» **Your objective**:
Answer these questions from the sidebar on rural telemedicine.
1. In which town is the Center for Rural Health Innovation based?
2. How many students and faculty members does the MY Health-e-Schools program serve?
3. What is the amount of the federal grant bringing fiber optic Internet access to Mitchell and Yancey counties?

» **Page extract**:

This is a sidebar that accompanied the May 1 cover story, “Is there a doctor in the hills? The rigors and rewards of rural health care” by staff reporter Caitlin Byrd.
Dr. Steve North, founder and president of the Center for Rural Health Innovation, is building relationships with patients even when he’s not physically present.
Telemedicine, says North, can help deliver care to rural populations. It can also attract students who might later return to practice medicine in these areas. To achieve those goals, the Bakersville-based nonprofit has developed two programs: MY Health-e-Schools and Homegrown Healthcare.
Thanks to high-definition video conferencing and specially designed stethoscopes and cameras, North explains, parents no longer have to take time off from work or pull their child out of school for routine doctors’ appointments. Operating out of school-based health centers staffed by nurse practitioners, the MY Health-e-Schools program serves 2,600 students and faculty members in the Mitchell and Yancey County school systems.
“If we can see somebody at their school for 15 minutes for a cold, they don’t end up at their doctor at the end of the day, or the emergency room, for something that’s not an emergency,” says North.
A $500,000 federal grant is bringing fiber optic Internet access to Mitchell and Yancey counties. With that in mind, North wants to take the telehealth concept into people’s homes.

[Records from a data source]
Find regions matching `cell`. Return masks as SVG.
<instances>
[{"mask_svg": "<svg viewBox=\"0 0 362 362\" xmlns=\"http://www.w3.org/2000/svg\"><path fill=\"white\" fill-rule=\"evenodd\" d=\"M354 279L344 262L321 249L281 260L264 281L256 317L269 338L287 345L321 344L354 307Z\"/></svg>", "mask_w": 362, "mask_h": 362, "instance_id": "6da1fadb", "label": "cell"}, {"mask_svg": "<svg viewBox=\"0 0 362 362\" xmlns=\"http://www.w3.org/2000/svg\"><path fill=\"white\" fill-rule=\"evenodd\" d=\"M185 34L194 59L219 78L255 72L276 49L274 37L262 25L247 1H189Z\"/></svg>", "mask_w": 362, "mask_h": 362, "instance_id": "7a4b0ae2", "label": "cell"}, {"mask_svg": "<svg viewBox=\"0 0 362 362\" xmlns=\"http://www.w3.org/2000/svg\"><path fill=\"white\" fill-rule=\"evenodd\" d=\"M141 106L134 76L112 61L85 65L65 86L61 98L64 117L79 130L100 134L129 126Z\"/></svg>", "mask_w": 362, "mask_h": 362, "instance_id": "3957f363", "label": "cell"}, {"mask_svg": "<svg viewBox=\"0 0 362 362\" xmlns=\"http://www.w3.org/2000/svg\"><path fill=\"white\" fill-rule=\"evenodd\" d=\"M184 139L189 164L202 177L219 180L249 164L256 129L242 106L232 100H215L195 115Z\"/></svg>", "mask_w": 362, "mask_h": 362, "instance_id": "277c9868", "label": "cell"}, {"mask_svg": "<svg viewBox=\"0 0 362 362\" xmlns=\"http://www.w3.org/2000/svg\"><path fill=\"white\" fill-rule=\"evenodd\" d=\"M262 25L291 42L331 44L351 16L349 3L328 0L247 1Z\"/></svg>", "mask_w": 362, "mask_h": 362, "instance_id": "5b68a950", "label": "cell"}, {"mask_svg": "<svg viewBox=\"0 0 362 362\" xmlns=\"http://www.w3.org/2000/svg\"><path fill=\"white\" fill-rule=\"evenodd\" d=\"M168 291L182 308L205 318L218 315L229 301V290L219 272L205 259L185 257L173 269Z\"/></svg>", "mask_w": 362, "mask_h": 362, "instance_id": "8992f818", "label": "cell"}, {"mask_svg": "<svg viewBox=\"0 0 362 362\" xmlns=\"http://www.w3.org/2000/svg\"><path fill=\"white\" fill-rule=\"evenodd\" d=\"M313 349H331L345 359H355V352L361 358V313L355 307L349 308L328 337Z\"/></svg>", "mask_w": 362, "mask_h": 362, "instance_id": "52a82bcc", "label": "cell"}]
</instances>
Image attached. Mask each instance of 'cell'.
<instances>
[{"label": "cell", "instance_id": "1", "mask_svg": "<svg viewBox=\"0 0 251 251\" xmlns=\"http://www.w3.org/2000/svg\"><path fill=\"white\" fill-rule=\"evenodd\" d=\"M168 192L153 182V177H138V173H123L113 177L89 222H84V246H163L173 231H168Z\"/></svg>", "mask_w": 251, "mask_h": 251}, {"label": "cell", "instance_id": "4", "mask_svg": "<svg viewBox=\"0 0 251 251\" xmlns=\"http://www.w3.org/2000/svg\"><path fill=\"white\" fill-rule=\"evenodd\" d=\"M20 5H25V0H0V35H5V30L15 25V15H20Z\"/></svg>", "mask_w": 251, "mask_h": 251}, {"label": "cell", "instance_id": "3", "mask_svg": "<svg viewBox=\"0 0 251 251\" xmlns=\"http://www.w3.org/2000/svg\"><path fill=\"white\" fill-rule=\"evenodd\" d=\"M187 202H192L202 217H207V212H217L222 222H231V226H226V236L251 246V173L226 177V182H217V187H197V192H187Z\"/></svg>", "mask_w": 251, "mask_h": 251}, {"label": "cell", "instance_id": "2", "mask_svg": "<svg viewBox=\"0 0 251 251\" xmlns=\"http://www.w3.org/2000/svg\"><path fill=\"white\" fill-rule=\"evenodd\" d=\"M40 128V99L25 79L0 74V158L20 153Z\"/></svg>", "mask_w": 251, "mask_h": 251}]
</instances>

» **Result below**:
1. Bakersville
2. 2,600
3. $500,000